[Goal] Can you copy the data from the line containing "Is point (422, 189)" through the line containing "Answer: point (122, 215), point" with every line unchanged?

[The records]
======

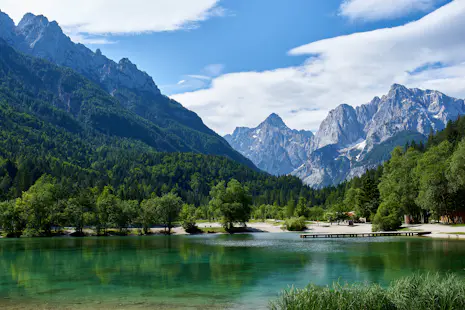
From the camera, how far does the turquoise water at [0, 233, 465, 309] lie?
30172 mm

======

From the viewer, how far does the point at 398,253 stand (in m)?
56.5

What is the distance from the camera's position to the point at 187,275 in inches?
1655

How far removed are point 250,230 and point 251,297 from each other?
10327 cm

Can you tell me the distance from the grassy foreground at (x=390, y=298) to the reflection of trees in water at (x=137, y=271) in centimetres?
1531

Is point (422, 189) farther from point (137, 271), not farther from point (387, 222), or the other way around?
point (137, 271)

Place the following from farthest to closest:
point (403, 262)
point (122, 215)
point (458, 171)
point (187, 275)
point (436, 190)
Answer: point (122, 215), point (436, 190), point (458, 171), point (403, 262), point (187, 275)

======

[Solution below]
Is point (422, 189) farther from point (137, 271), not farther from point (387, 222), or the other way around?
point (137, 271)

Place the following from farthest to closest:
point (403, 262)
point (122, 215)
point (458, 171)
point (187, 275)
point (436, 190)
Answer: point (122, 215), point (436, 190), point (458, 171), point (403, 262), point (187, 275)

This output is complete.